Having seduced a mass audience with insidious appeal, the show has made the opprobrium that has been attributed to it seem irrelevant. These objections come in two forms. One is the aversion to graphic sex and violence and to obscene language. There is a lot of both on the show, but the complaint is, finally, a weak one, for two reasons. First, the objection to sex, violence, and obscenity was steamrolled by Hollywood and popular culture in the 1960’s and since. Second, violence and bad language in The Sopranos are controlled by contextual irony. To present is not to advocate; otherwise, we might have a case for censoring Shakespeare (as has indeed been done). Ultimately, this is an objection to television itself, which had discreetly embraced extremity long before The Sopranos came along. The show is not the problem but the solution to the problematics of television, being more “moral” and more “real” than the routine obscenities broadcast by buffed bimbos with collagen-puffed lips, who daily recite more grossness on the news than is displayed by Tony Soprano and family.
The second, and more interesting, objection is that The Sopranos stereotypes Italian-Americans. Owing to a tradition of gangster movies, Italian-Americans have been given a raw deal by popular culture. This limited and limiting view, however, tends to play to the political maneuvering of identity politics. After all, it was the mobster Joe Columbo, Sr., himself who organized an Italian-American Defamation League and was shot at a rally of the propaganda front that he had the gall to gather. (So much for self-deception in playing the victim card.) The stereotyping is the point, not beside the point: The characters are trapped in their own limitations. Besides, the success story of the Italians in America is manifest, and, for every Michael Corleone, there is a Ray Romano. The sensitivity of some Italian-Americans seems excessive when we consider the American obsession with Italian cuisine and music, and, even more, the American obsession with sagas of the Mob. That fascination is more sympathetic than indignant, and it has been for a long time.

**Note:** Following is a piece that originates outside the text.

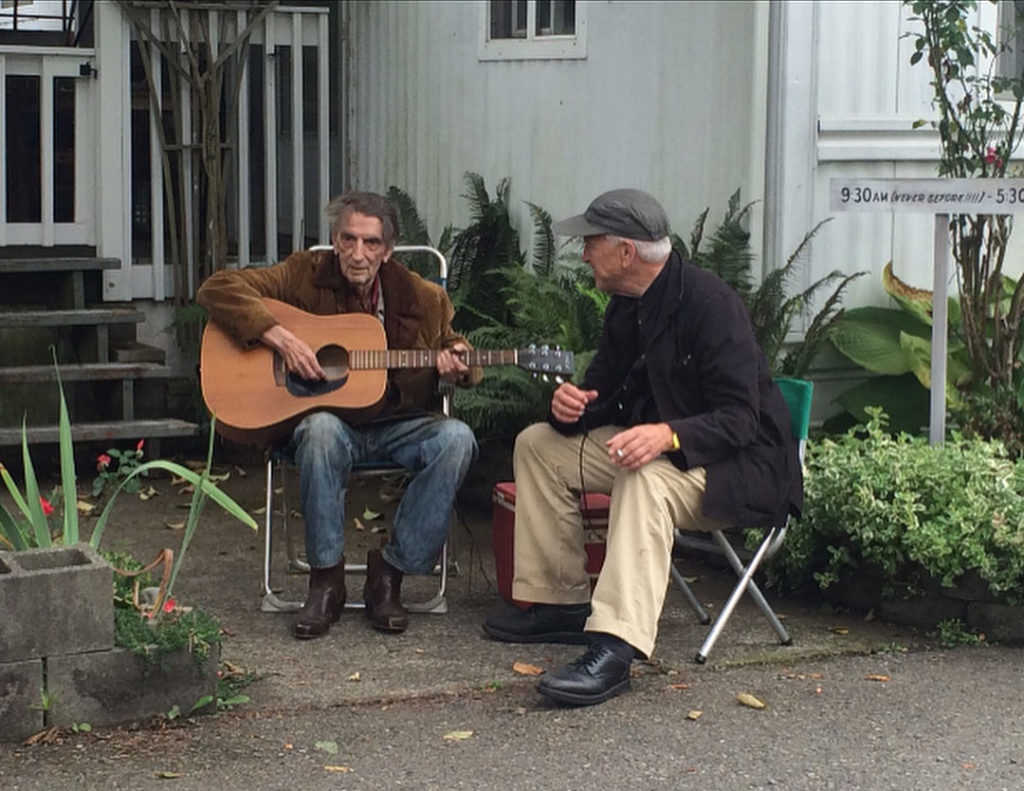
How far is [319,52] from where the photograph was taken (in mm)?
9094

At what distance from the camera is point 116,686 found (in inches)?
180

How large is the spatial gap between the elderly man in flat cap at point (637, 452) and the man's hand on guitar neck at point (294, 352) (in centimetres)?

Dramatic representation is not the same thing as sociological statement—or, if it is, then it is to be deplored as bad art. Macbeth is not a slander on the Scots, nor is The Mikado a statement about Japan. And this principle holds true for The Sopranos, which is why so many viewers have instinctively felt that the show is not just a work of art but the best thing ever created for the coarse medium of television. The show is a trope rather than a statement of an ordinary kind, and this is something that most people accept without being aware of it. Add to that the particular reflexive quality of the discourse characteristic of this show, which has a way of preempting criticism. In the world of The Sopranos, ethnic stereo-typing is explicitly discussed—and dismissed. (The thugs love The Godfather, and one of them wants to be a Hollywood screenwriter.)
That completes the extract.